Short exercise —
Please print the full listing exactly.

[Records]
===============

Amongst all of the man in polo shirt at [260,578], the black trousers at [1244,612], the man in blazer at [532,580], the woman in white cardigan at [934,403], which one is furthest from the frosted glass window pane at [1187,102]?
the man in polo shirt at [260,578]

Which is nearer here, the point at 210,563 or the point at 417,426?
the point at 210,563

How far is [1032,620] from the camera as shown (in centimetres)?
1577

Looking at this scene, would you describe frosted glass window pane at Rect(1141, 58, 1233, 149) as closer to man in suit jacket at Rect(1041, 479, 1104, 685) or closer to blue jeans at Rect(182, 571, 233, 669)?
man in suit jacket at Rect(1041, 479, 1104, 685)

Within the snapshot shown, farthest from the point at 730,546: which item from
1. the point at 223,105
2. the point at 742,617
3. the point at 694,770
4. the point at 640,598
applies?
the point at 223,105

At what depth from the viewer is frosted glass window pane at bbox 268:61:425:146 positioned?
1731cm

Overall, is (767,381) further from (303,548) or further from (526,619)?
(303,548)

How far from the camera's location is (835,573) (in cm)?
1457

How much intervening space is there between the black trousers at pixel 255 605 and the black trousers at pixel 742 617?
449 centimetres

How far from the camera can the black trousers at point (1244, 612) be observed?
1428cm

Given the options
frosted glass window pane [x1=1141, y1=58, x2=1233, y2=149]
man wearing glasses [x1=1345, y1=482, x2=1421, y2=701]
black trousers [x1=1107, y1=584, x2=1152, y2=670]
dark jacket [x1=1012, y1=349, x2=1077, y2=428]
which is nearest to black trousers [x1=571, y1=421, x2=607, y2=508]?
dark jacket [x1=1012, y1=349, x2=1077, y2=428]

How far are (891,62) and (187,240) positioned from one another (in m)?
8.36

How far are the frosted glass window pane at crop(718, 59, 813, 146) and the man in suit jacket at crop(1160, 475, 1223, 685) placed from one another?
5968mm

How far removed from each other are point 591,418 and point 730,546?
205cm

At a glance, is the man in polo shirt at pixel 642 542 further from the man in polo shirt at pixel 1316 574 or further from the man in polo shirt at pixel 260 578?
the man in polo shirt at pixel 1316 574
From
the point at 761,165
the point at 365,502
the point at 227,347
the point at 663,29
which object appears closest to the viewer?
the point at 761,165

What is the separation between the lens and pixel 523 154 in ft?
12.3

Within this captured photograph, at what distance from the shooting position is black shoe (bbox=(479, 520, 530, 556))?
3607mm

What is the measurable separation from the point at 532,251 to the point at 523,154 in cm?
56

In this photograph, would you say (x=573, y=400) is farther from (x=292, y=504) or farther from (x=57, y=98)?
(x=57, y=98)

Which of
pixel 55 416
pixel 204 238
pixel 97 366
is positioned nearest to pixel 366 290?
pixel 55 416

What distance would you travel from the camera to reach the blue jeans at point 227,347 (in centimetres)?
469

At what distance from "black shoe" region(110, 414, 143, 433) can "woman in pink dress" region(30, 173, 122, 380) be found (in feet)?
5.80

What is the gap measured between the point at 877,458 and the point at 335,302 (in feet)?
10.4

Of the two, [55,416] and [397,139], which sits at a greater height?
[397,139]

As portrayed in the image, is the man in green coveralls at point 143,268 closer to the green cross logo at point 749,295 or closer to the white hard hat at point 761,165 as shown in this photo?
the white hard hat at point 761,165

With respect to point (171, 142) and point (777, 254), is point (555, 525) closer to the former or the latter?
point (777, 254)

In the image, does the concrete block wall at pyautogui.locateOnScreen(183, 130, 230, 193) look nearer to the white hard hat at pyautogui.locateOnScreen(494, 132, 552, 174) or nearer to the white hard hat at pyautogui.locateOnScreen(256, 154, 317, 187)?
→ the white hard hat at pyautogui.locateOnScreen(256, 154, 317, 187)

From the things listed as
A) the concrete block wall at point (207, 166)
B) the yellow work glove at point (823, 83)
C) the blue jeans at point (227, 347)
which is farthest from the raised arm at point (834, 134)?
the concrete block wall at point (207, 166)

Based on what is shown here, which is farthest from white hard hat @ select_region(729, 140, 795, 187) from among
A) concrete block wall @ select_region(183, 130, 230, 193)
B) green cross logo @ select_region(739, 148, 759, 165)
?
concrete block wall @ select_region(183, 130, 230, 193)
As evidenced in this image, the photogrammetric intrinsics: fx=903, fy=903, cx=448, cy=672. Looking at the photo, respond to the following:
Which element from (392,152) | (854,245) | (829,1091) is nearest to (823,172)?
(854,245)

===============

Answer to the problem —
Amongst all of the man in polo shirt at [260,578], the black trousers at [1244,612], the man in blazer at [532,580], the woman in white cardigan at [934,403], which one is furthest from the frosted glass window pane at [1187,102]?
the man in polo shirt at [260,578]

Which is nearer here, the point at 210,563 or the point at 417,426?
the point at 210,563

How far is [1032,620] from the camera as shown (in centimetres)?
1577

Looking at this scene, would you describe frosted glass window pane at Rect(1141, 58, 1233, 149) as closer to man in suit jacket at Rect(1041, 479, 1104, 685) or closer to blue jeans at Rect(182, 571, 233, 669)?
man in suit jacket at Rect(1041, 479, 1104, 685)

Within the snapshot shown, farthest from the point at 730,546: which item from
1. the point at 223,105
2. the point at 742,617
3. the point at 694,770
4. the point at 640,598
applies?
the point at 223,105

At what depth from the viewer is frosted glass window pane at bbox 268:61:425:146 positioned?
1731cm

Overall, is (767,381) further from (303,548) or further from (526,619)?
(303,548)

How far from the camera's location is (835,573) (in cm)?
1457

How much intervening space is there between the black trousers at pixel 255 605 and the black trousers at pixel 742 617?
449 centimetres

How far from the camera can the black trousers at point (1244, 612) be observed?
1428cm

Given the options
frosted glass window pane [x1=1141, y1=58, x2=1233, y2=149]
man wearing glasses [x1=1345, y1=482, x2=1421, y2=701]
black trousers [x1=1107, y1=584, x2=1152, y2=670]
dark jacket [x1=1012, y1=349, x2=1077, y2=428]
which is nearest to black trousers [x1=571, y1=421, x2=607, y2=508]?
dark jacket [x1=1012, y1=349, x2=1077, y2=428]

How far are (891,62) and (187,240) positioned from one another (in m)?
8.36

How far are the frosted glass window pane at crop(718, 59, 813, 146) and the man in suit jacket at crop(1160, 475, 1223, 685) placed from one another?
5968mm

How far removed from each other are point 591,418 and point 730,546?
205cm

At a glance, is the man in polo shirt at pixel 642 542 further from the man in polo shirt at pixel 1316 574 or further from the man in polo shirt at pixel 260 578?
the man in polo shirt at pixel 1316 574
From
the point at 761,165
the point at 365,502
the point at 227,347
the point at 663,29
which object appears closest to the viewer?
the point at 761,165

What is the separation between the lens and pixel 523 154 in ft?
12.3

Within this captured photograph, at what distance from the shooting position is black shoe (bbox=(479, 520, 530, 556))?
3607mm

What is the measurable separation from the point at 532,251 to the point at 523,154 in cm?
56

In this photograph, would you say (x=573, y=400) is farther from (x=292, y=504) or farther from (x=57, y=98)?
(x=57, y=98)

Which of
pixel 55 416
pixel 204 238
pixel 97 366
is positioned nearest to pixel 366 290?
pixel 55 416

What distance would you travel from the camera to reach the blue jeans at point 227,347 (in centimetres)?
469

At what distance from "black shoe" region(110, 414, 143, 433) can "woman in pink dress" region(30, 173, 122, 380) be found (in feet)?
5.80

What is the gap measured between the point at 877,458 and the point at 335,302 (in feet)?
10.4

Of the two, [55,416] and [397,139], which sits at a greater height?
[397,139]

As portrayed in the image, is the man in green coveralls at point 143,268 closer to the green cross logo at point 749,295 or closer to the white hard hat at point 761,165 as shown in this photo?
the white hard hat at point 761,165

With respect to point (171, 142) and point (777, 254), is point (555, 525) closer to the former or the latter?
point (777, 254)

In the image, does the concrete block wall at pyautogui.locateOnScreen(183, 130, 230, 193) look nearer to the white hard hat at pyautogui.locateOnScreen(494, 132, 552, 174) or nearer to the white hard hat at pyautogui.locateOnScreen(256, 154, 317, 187)?
→ the white hard hat at pyautogui.locateOnScreen(256, 154, 317, 187)

From the things listed as
A) the concrete block wall at point (207, 166)
B) the yellow work glove at point (823, 83)
C) the blue jeans at point (227, 347)
which is farthest from the raised arm at point (834, 134)?
the concrete block wall at point (207, 166)

Based on what is shown here, which is farthest from white hard hat @ select_region(729, 140, 795, 187) from among
A) concrete block wall @ select_region(183, 130, 230, 193)
B) green cross logo @ select_region(739, 148, 759, 165)
?
concrete block wall @ select_region(183, 130, 230, 193)
As evidenced in this image, the photogrammetric intrinsics: fx=903, fy=903, cx=448, cy=672. Looking at the photo, respond to the following:
Which element from (392,152) | (854,245) | (829,1091) is nearest to (823,172)?
(854,245)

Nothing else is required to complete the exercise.